Notícia

Advogados e magistrados repudiam unificação das justiças do Trabalho e Federal


A Comissão de Direito do Trabalho do Instituto dos Advogados do Brasil (IAB) está produzindo um parecer jurídico sobre a impropriedade de qualquer iniciativa legislativa que abra caminho para que a Justiça do Trabalho venha a ser absorvida pela Justiça Federal. Segundo a presidente da instituição, Rita Cortez, “a advocacia e a magistratura trabalhistas são contrárias à ideia de unificação, porque ela está inserida no antigo propósito de extinção da Justiça do Trabalho, defendida pelos setores mais conservadores do País e reavivada pela recente reforma trabalhista, que gerou sérios obstáculos ao acesso dos trabalhadores brasileiros a este imprescindível segmento do Poder Judiciário”.


“Sou contra a ideia de junção das justiças do Trabalho e Federal, porque a trabalhista é uma justiça especializada extremamente importante para a pacificação entre empregados e empregadores e, também, em decorrência das relações de trabalho, para a execução das dívidas de encargos com a União. Aniquilar a Justiça do Trabalho seria desastroso para o capital.”, defende Rita Cortez, que fará a abertura, nesta quinta-feira (26), às 9h, no Centro Cultural Justiça Federal, no Rio de Janeiro, do evento “Justiça do Trabalho e Justiça Federal juntas?”, que será realizado em parceria com o Tribunal Regional Federal da 2ª Região (TRF2).
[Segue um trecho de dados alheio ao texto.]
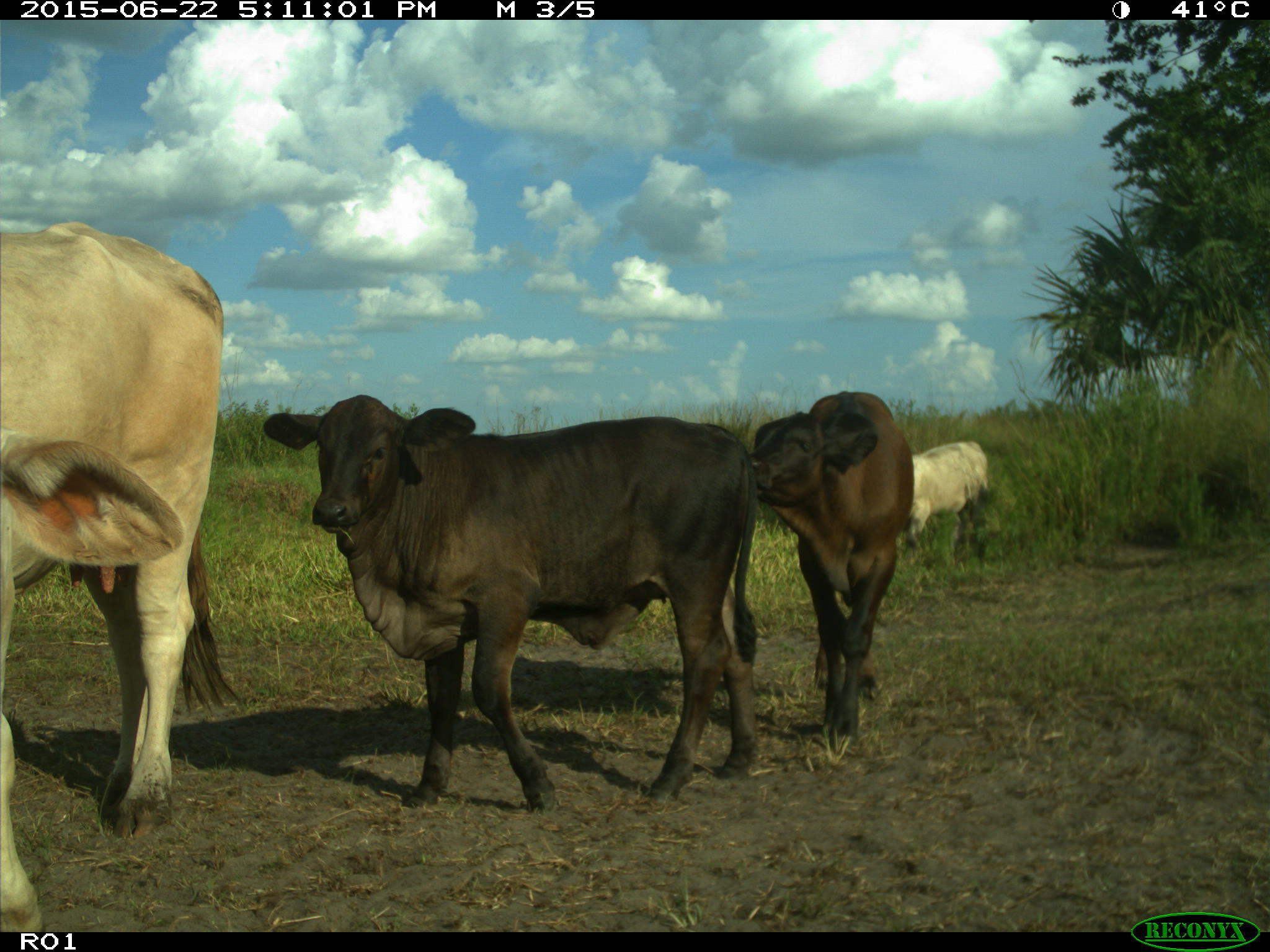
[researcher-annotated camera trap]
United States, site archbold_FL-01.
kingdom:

Ainda de acordo com a presidente do IAB, “diante das crescentes manifestações em prol da unificação por parte de alguns parlamentares, é preciso promover uma grande discussão sobre o tema, o que não houve por ocasião da reforma trabalhista, imposta à sociedade sem que ela e a comunidade jurídica fossem ouvidas". Para o presidente do TRF2, desembargador André Fontes, que também participará da abertura do evento, “as justiças devem permanecer com sua natureza e funções diferentes”.


Não existe, até o momento, uma proposta legislativa formal para a unificação dos dois ramos do Poder Judiciário da União, mas a ideia ganhou força nos corredores da Câmara Federal em novembro de 2017, quando entrou em vigor a Lei 13.467/2017, que instituiu a reforma trabalhista. Vários juízes da Justiça do Trabalho criticaram os dispositivos inconstitucionais da nova legislação. De acordo com o presidente da comissão de Direito do Trabalho do IAB, Daniel Apolônio Vieira, “o mundo caminha para a especialização, e a experiência tem demonstrado que o Poder Judiciário é mais célere e produtivo quando suas decisões são proferidas por varas especializadas”.


O advogado trabalhista também defendeu uma ampla discussão sobre o tema e alertou: “Como o debate ocorre num momento de grave turbulência político-econômica da vida brasileira, há o receio de que a proposta seja o ovo da serpente que busca desmontar a Justiça do Trabalho e a fiscalização da legislação pela Procuradoria do Trabalho, num evidente ataque ao Estado Social”.